====== Source ======

The meetings topic is “Confederate Reunions in Franklin, Tennessee 1877-1925”

As with the former members of the Union Army, Confederate veterans also formed organizations where their members could get together and reminisce about their time in the Civil War. Thus was formed the United Confederate Veterans, and much later, the Sons of Confederate Veterans.

In addition to their reunions, these camps helped to raise money to care for Confederate cemeteries and raise monuments on battlefields in many Southern towns like the one in downtown Franklin, Tennessee.  These camps, along with the United Daughters of the Confederacy, helped keep the memory of the Confederate soldier alive and helped write much of the Lost Cause history via the magazine Confederate Veteran or by books.

This month’s program, by noted Williamson County historian Rick Warwick, will examine the Confederate reunions held in Franklin, Tennessee between 1877 and 1925.  Over time, all of these camps fell apart due to the passing of its members but they left behind a history that will form the basis of this program.

Rick Warwick is a retired school librarian, Williamson County, Tennessee historian, editor of the Williamson County Historical Society Journal and the author of several Williamson County related books including the authoritative, Williamson County: Civil War Veterans-Their Reunions & Photographs.

He has served on the boards of the Carter House, Carnton Plantation, The Heritage Foundation of Franklin and Williamson County, Franklin’s Charge and is currently serving on the African American Heritage Society of Williamson County and the Tennessee Historical Commission.

====== Material shown ======

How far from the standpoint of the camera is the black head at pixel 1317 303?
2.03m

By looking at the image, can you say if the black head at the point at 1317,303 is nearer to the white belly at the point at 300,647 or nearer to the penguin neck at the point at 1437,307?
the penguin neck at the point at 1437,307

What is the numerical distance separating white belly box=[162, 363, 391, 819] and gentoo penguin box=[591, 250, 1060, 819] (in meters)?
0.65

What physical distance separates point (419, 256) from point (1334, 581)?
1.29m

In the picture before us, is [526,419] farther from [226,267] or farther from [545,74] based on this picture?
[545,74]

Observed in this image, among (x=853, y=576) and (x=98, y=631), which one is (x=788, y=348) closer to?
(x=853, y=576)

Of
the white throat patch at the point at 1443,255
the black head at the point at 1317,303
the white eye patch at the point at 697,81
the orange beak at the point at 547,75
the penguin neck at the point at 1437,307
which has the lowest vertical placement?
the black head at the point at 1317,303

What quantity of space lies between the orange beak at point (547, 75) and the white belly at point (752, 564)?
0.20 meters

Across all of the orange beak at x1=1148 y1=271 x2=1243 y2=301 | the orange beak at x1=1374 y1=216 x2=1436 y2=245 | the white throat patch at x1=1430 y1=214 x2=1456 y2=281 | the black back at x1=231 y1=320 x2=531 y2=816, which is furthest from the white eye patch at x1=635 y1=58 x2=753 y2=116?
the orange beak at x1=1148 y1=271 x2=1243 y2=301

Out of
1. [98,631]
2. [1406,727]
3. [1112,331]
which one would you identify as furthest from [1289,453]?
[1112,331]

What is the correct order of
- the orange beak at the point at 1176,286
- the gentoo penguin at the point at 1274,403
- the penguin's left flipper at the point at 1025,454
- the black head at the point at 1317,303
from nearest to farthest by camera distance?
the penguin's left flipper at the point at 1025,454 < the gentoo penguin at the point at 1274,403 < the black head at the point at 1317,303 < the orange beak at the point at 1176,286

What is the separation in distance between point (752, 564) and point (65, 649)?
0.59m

======

Stated goal 1: Please copy the passage of the meeting notice above from "He has served" to "Tennessee Historical Commission.".
Stated goal 2: In the meeting notice, which magazine helped write much of the Lost Cause history?

Complete answer 1:
He has served on the boards of the Carter House, Carnton Plantation, The Heritage Foundation of Franklin and Williamson County, Franklin’s Charge and is currently serving on the African American Heritage Society of Williamson County and the Tennessee Historical Commission.

Complete answer 2: Confederate Veteran